» WORK TO BE COMPLETED: The answer must be the full data, restated word for word, with no pictures in it.
┏━━
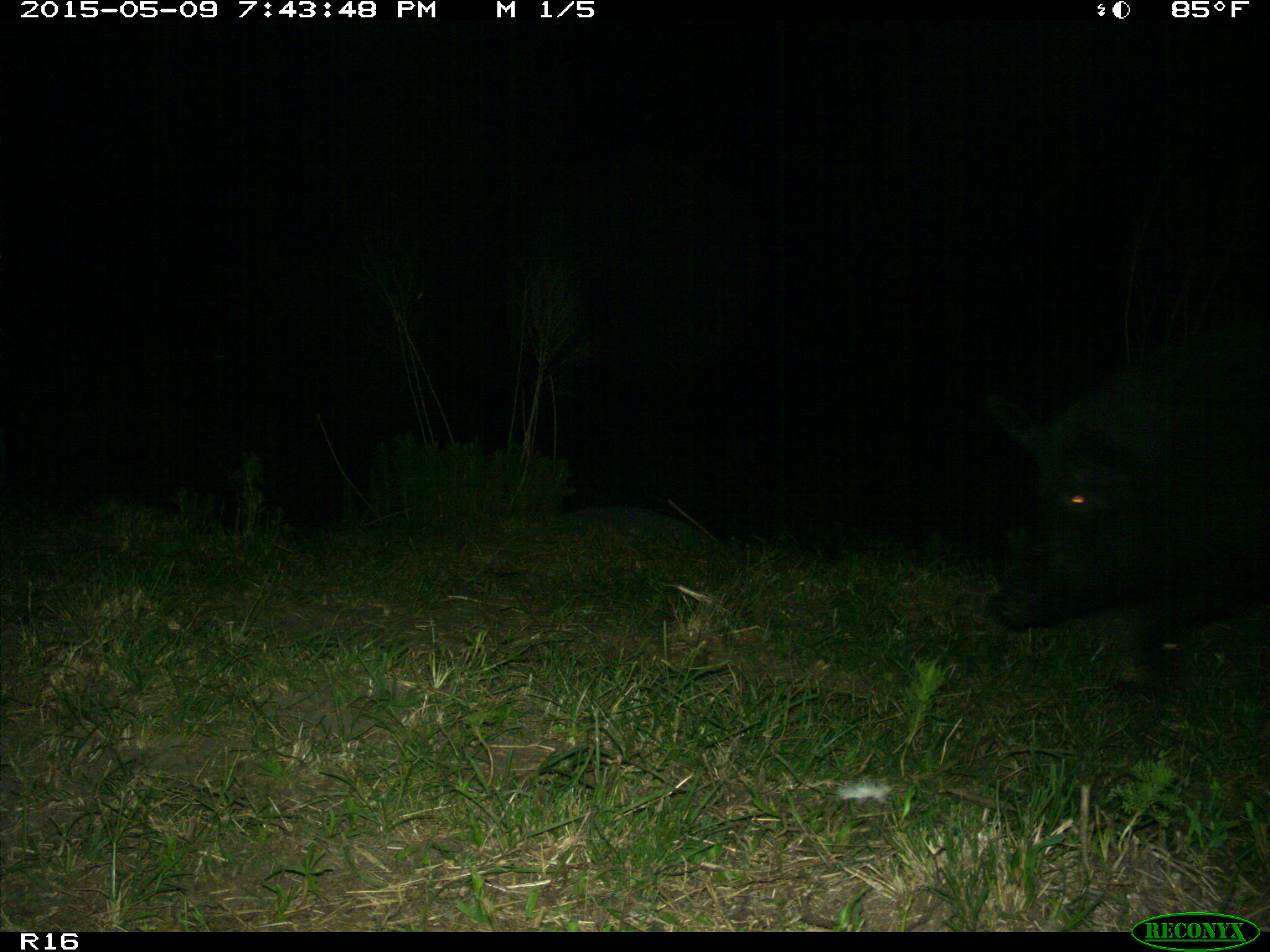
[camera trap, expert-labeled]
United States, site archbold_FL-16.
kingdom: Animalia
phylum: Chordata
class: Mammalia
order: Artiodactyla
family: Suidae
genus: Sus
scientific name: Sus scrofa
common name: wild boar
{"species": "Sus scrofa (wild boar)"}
┗━━
» OUTPUT FOR THIS EXERCISE:
[camera trap, expert-labeled]
United States, site archbold_FL-16.
kingdom: Animalia
phylum: Chordata
class: Mammalia
order: Artiodactyla
family: Suidae
genus: Sus
scientific name: Sus scrofa
common name: wild boar
{"species": "Sus scrofa (wild boar)"}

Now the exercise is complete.